We need to engage with language more – thinking and talking about it in a more effective way.

WHAT THE BOOK SAYS THE LANGUAGE WARS

  • This book unpacks how the history of ‘proper’ English came about. It looks at grammar rules, regional accents, swearing, spelling, dictionaries, political correctness and the role of electronic media in reshaping language.
  • People get angry about English, arguing about slang, abbreviations, buzzwords (itself a buzzword?), vocabulary imported from other languages, the abuse of apostrophes, and the mistakes of public figures who ‘ought to know better’.
  • But people have always worried about the state of English, from Chaucer through to Dickens and Shakespeare to the modern day.
  • Rules are a sort of armour, and yet rule-makers miss out on the dynamism of speech. Rules are really mental mechanisms that carry out operations to combine words in helpful arrangements so we can be understood.
  • The author is not arguing that there should be no norms or rules, just that we ought to think beyond tradition, habit and deference, and to consider what we want from our words.
  • We need to engage with language – we tend to discuss it in a cantankerous or petulant way, but thinking and talking about it should be a pleasure.

WHAT’S GOOD ABOUT IT

  • This is a series of 28 pithy essays that guide us through the history of our language, from slang and spelling to text messaging.
  • Given the recent rise of English as the world’s default internet language, it is important that we look at it carefully and understand it.
  • We all have our pet hates, but these start to look rather foolish if you take the long view.
  • Jonathan Swift hated the words ‘mob’ and ‘banter’. Dr.

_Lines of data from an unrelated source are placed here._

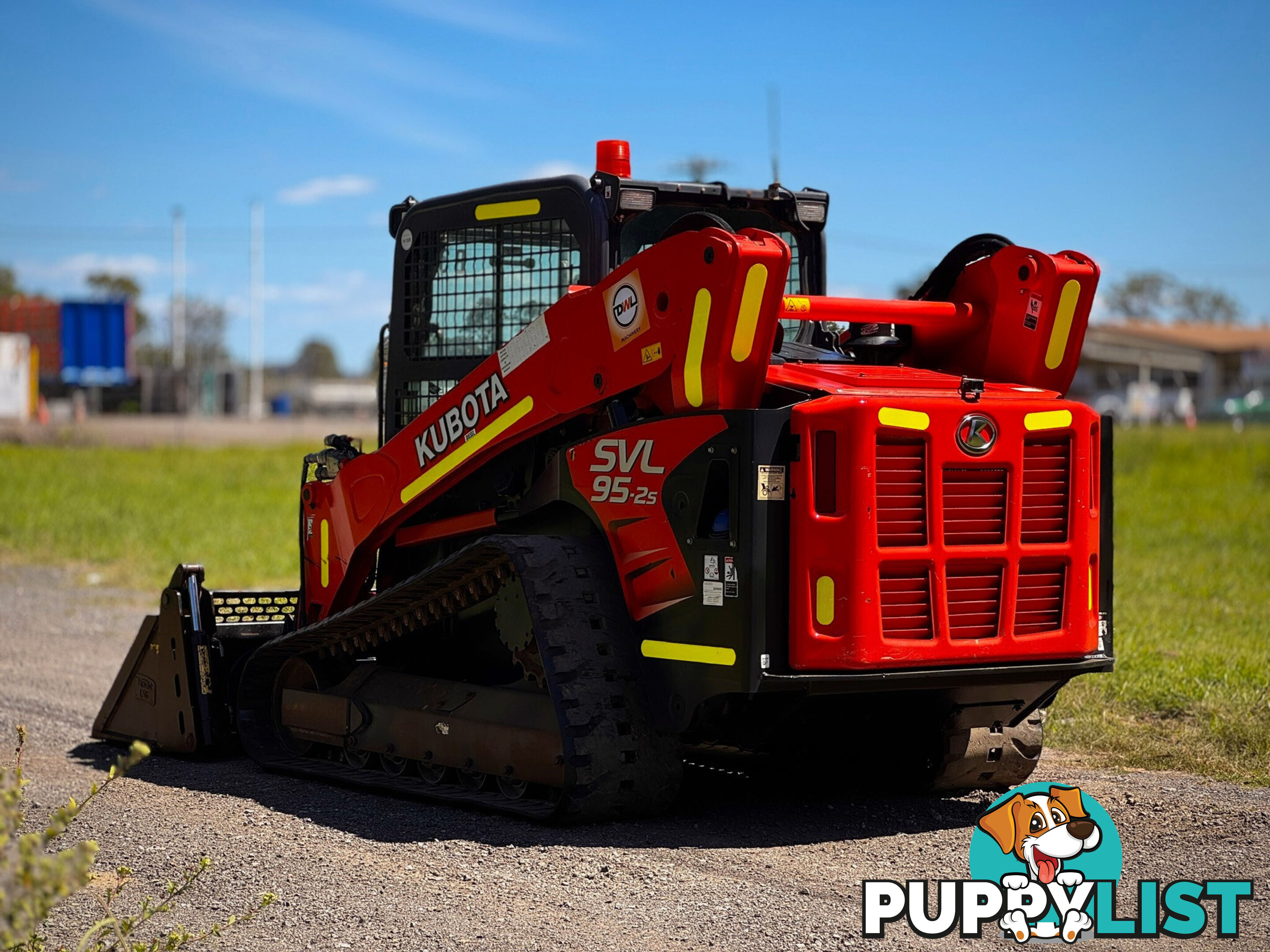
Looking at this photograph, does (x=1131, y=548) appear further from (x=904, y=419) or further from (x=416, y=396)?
(x=904, y=419)

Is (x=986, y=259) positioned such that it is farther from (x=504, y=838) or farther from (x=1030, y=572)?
(x=504, y=838)

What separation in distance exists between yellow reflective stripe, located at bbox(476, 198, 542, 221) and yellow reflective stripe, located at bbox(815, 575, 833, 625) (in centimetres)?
249

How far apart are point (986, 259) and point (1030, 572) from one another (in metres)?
1.50

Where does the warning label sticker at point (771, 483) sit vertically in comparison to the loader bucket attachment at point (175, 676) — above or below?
above

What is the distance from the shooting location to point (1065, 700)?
9117mm

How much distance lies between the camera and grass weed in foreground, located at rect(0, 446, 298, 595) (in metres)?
17.7

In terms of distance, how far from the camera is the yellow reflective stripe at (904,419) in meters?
5.69

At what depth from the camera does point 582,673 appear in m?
6.10

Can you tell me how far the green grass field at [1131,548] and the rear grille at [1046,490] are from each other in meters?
2.11

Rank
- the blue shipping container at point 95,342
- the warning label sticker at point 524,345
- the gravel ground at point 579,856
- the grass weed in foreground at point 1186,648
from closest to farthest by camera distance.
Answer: the gravel ground at point 579,856, the warning label sticker at point 524,345, the grass weed in foreground at point 1186,648, the blue shipping container at point 95,342

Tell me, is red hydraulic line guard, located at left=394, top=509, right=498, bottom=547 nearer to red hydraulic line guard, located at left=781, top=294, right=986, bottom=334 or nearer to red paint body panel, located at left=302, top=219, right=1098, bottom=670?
red paint body panel, located at left=302, top=219, right=1098, bottom=670

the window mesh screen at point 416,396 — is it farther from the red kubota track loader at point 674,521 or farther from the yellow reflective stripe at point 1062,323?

Johnson hated ‘trait’ and ‘ruse’, mainly because they were French in origin. Not long ago ‘mileage’ and ‘hindsight’ were regarded as awful Americanisms. Things move on.
  • Complaints about English are as old as the hills, based on no linguistic logic and fairly futile, since no one can stop language from evolving, and it is healthy that it does.
  • The reader can either regard this as a call to arms, or just a pleasant ramble through the vagaries of our strange language.

WHAT YOU HAVE TO WATCH

  • It is fairly long and very detailed, and so is not for the faint-hearted. However, being broken down into 28 essays, it can be cherry-picked.